The saga of Takata airbags isn't over for car manufacturers. Ford is urging owners of 33,428 Ranger pickup trucks in North America not to drive them. The reason they're giving is they have Takata airbag inflators “that are an immediate risk to safety," reported Mercury News.
When Ford investigated the Ranger inflators from the 2006 model year, they found disturbing test results. The looked into Ranger inflators, finding that more inflators had ruptured or recorded high internal pressure readings, spokeswoman Elizabeth Weigandt said Monday.
Ford and the National Highway Traffic Safety Administration said dealers will tow the Rangers to service bays to replace the faulty inflators. But no worries about being out a vehicle, they'll be providing loaners.
Ford added that parts for the repairs already are available.

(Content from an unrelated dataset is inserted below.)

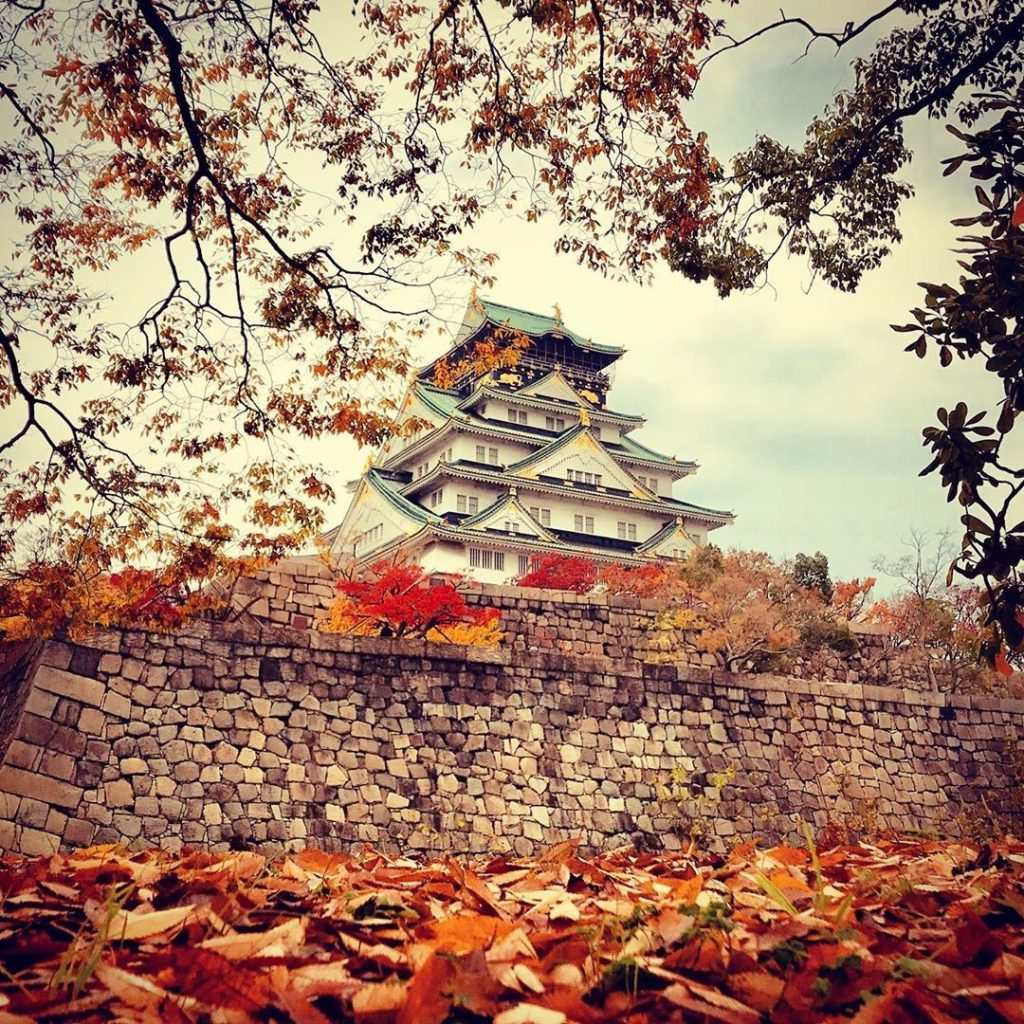 Himeji Castle photo credit: @danminsighttd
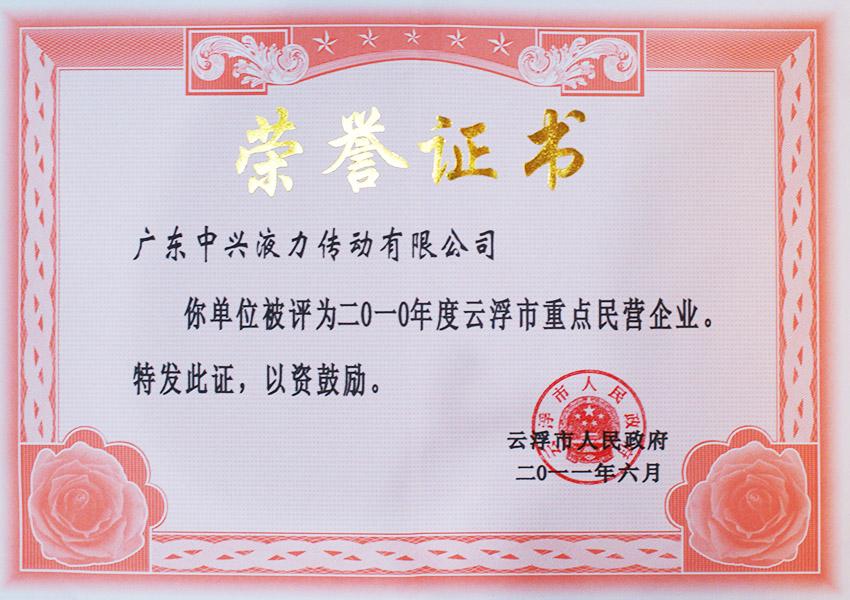 2010nian度支浮市重点民营企业证书(2011)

The Rangers added to the do-not-drive list were built between Aug. 5 and Dec. 15, 2005. Certain 2006 Mazda B-Series trucks, which were made by Ford and are similar to the Ranger, were already on the list.
“Affected owners are urged not to drive these vehicles and to contact Ford and Mazda immediately to schedule a free repair,” NHTSA said in a printed release.
Takata uses ammonium nitrate to create a small explosion to inflate airbags. However, the chemical has been shown to deteriorate and burn too fast, blowing apart metal canisters and hurling shrapnel into drivers and passengers. At least 22 people have died and more than 180 have been hurt because of the problem.
The inflators have caused the largest series of car recalls in U.S. history. About 69 million inflators are being recalled in the U.S. and over 100 million worldwide are being recalled.
Last month, Ford told 2,900 owners of the 2006 Ranger not to drive them. They made the announcement after finding out that a West Virginia man had been killed by an exploding inflator.